(Work to do)
#1 Answer these from the passage about Maulana Muhammad Ali:
(a) After the Anjuman meetings, where did he return home to?
(b) For how many years did Maulana Hafiz Sher Mohammad serve under him?
(c) Whose daughter wrote that he was as affectionate toward them as a father?
#2 Transcribe the listing word for word, from the line containing "How much space" through the end of the listing.

(Passage shown)
Besides discussing the affairs of the Jama‘at, I also said:
‘Praise be to Allah that you have recovered, we were much worried’.
He replied: ‘You people should better worry about your own faith.
Muhammad Ali doesn’t matter. If not today he will go tomorrow. Hundreds
of Muhammad Ali’s came and went’. We all remained silent out of
respect, but his words made a deep impression on our hearts.”
4. Never spoke ill of people or of critics
“In the meetings of the Anjuman … objections used to be
raised and some members would argue with Hazrat Amir and occasionally
say something inappropriate. After the meetings, he used to return
home to Muslim Town, where I and some other friends met him for
prayers in the Muslim Town mosque. He would never mention what happened
in the meeting, while it is quite natural for a person who is hurt
to talk to others about it. If we ever broached the subject, saying
that so and so did not do good, he would only smile and evade the
subject, putting an end to the matter.” — Maulana Abdul Haq Vidyarthi.
“I never heard him speaking ill of anyone, backbiting, carping,
being hypocritical or conspiring. If ever there was mention of
his opponents, he took their names with respect and honour, as
befits a God fearing believer of the highest order.” — Dr Saeed
“He was an epitome of humility and modesty. As secretary of the
Anjuman, I had the opportunity to see him close at hand. He was
not at all in the habit of back-biting or complaining.” — Maulana
5. Care, concern for members of Jama‘at
Treated members of the Jama‘at as his own brothers and children,
and shared their joys and sorrows. Respected and valued the rich
and poor alike, above all he valued those people who had a zeal
for the propagation of Islam. If anyone was ill, he would visit
them, arrange treatment, and even send doctors of the Jama‘at
to see the sick person.
“He was very mindful of the duty of visiting sick people.
He would sit with them for a long time enquiring about their well-being
and give them advice about treatment. During my illness and that
of my children he visited us many times. There was no formality
about these visits.” — Maulana Murtaza Hasan Khan.
Khwaja Kamal-ud-Din’s daughter writes:
“Hazrat Maulana Muhammad Ali was as affectionate towards
us as a father. In fact, after the death of Hazrat Khwaja sahib,
the protective kindness of the Hazrat Maulana towards us was a source
of much advantage to us. Whenever I went to his house, he would
usually leave all his work and treat me with affection, and ask
after my welfare and the well-being of my children.”
Always provided letters of reference if a member needed to see
some official. He was not only a spiritual guide but also concerned
about the material welfare of his community.
Encouraged the workers of the Jama‘at:
“One day he said to me: ‘Your explanation of the Quran
is very good and reasonable’. His comments were, I believe, meant
to encourage me.” — Maulana Abdul Haq Vidyarthi.
“He always appreciated every little thing I did” — Maulana Murtaza
“He was always mindful of dignifying his assistants and workers,
encouraging them … He always introduced them to prominent visitors
in commendable words and would mention their services to religion.
He always showed full confidence in his assistants and workers
in the presence of others.” — Shaikh Inam-ul-Haq.
“He treated the Anjuman office staff like his relatives. If anyone
was ill, he would go to visit him. If anyone was in financial
difficulty, he would make every effort to bring him relief. …
He felt sympathetic towards every member of the Jama‘at.”
— Maulana Ahmad Yar.
“Maulana Muhammad Ali was a very great man. I served under him
for ten years, and not even once did I have any cause to complain
about him.” — Maulana Hafiz Sher Mohammad.

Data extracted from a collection

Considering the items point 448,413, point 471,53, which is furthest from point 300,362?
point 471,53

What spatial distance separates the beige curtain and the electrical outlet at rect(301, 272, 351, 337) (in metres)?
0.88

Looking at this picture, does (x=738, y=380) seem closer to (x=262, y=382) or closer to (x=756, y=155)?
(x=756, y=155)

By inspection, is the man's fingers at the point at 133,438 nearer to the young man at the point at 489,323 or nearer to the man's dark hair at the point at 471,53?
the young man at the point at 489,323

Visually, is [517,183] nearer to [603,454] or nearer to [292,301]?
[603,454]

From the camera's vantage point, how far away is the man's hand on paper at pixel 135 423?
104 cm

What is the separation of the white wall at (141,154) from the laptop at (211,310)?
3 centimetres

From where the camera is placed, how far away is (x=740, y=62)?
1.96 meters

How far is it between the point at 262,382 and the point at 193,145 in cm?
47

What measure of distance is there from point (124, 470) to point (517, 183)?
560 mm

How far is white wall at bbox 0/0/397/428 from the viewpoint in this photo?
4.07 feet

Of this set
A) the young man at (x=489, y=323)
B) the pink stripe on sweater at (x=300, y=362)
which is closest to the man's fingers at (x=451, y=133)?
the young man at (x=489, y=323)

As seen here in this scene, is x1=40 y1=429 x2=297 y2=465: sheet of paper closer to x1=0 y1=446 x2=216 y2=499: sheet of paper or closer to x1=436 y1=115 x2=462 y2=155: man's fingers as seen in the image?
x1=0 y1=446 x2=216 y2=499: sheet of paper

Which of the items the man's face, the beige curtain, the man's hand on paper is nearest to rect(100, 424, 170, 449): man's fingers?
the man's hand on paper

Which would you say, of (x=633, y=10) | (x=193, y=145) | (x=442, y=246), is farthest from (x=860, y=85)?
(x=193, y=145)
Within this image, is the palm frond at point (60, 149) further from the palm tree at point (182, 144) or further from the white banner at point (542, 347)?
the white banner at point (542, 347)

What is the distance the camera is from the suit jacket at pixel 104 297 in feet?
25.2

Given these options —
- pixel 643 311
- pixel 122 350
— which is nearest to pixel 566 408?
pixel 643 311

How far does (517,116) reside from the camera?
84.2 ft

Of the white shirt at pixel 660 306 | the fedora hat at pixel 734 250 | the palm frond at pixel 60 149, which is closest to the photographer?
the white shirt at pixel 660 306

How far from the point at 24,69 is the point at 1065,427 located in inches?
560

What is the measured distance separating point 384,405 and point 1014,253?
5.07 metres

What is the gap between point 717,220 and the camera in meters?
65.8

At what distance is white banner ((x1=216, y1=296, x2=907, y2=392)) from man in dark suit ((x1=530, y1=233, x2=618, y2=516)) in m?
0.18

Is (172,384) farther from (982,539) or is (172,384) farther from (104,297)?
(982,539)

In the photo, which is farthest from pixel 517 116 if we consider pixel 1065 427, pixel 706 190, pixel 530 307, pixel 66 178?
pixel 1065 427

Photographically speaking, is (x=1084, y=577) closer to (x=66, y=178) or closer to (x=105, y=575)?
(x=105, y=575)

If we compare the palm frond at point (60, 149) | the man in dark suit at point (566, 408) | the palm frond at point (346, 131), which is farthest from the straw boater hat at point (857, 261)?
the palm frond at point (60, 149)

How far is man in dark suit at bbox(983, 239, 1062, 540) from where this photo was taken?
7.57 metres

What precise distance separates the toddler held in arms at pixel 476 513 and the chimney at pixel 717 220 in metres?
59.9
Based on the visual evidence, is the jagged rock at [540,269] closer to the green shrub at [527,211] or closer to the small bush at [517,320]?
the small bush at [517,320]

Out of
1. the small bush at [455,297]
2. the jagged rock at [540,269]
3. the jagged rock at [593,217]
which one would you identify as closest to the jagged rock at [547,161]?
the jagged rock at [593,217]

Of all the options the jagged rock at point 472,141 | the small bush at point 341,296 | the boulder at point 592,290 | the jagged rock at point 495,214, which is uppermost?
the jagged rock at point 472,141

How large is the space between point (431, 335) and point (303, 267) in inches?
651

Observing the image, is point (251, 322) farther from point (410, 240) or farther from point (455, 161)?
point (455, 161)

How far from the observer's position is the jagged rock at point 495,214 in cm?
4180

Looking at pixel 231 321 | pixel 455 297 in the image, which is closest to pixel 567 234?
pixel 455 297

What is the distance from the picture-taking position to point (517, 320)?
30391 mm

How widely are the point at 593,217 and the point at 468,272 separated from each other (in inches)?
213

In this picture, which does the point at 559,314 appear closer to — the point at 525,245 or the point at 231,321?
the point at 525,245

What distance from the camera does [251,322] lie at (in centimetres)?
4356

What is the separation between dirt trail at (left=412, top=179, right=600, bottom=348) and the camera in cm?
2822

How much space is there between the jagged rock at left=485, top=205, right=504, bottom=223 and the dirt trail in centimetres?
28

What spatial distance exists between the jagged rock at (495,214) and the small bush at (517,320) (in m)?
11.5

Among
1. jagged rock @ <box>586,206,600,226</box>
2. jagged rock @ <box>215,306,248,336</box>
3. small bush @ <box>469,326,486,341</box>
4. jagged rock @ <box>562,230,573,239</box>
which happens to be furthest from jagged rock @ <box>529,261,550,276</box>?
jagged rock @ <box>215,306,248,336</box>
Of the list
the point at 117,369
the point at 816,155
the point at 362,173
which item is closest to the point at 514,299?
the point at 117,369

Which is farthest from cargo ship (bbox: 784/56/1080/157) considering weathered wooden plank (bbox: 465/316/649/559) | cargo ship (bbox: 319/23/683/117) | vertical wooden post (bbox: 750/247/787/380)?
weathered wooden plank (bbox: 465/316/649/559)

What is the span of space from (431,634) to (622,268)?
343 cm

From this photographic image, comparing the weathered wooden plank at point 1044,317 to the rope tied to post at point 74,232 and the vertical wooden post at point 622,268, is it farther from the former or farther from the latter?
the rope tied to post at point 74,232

(Full solutions)
#1
(a) Muslim Town
(b) Ten years
(c) Khwaja Kamal-ud-Din's

#2
How much space is there between the jagged rock at left=485, top=205, right=504, bottom=223 and the dirt trail in centimetres?
28

What spatial distance exists between the jagged rock at (495,214) and the small bush at (517,320) (in m)?
11.5

Among
1. jagged rock @ <box>586,206,600,226</box>
2. jagged rock @ <box>215,306,248,336</box>
3. small bush @ <box>469,326,486,341</box>
4. jagged rock @ <box>562,230,573,239</box>
which happens to be furthest from jagged rock @ <box>529,261,550,276</box>?
jagged rock @ <box>215,306,248,336</box>
Of the list
the point at 117,369
the point at 816,155
the point at 362,173
which item is closest to the point at 514,299?
the point at 117,369

Which is farthest from cargo ship (bbox: 784/56/1080/157) considering weathered wooden plank (bbox: 465/316/649/559) | cargo ship (bbox: 319/23/683/117) | vertical wooden post (bbox: 750/247/787/380)?
weathered wooden plank (bbox: 465/316/649/559)

What is the span of space from (431,634) to (622,268)?
343 cm

From this photographic image, comparing the weathered wooden plank at point 1044,317 to the rope tied to post at point 74,232 and the vertical wooden post at point 622,268, is it farther from the former or farther from the latter?
the rope tied to post at point 74,232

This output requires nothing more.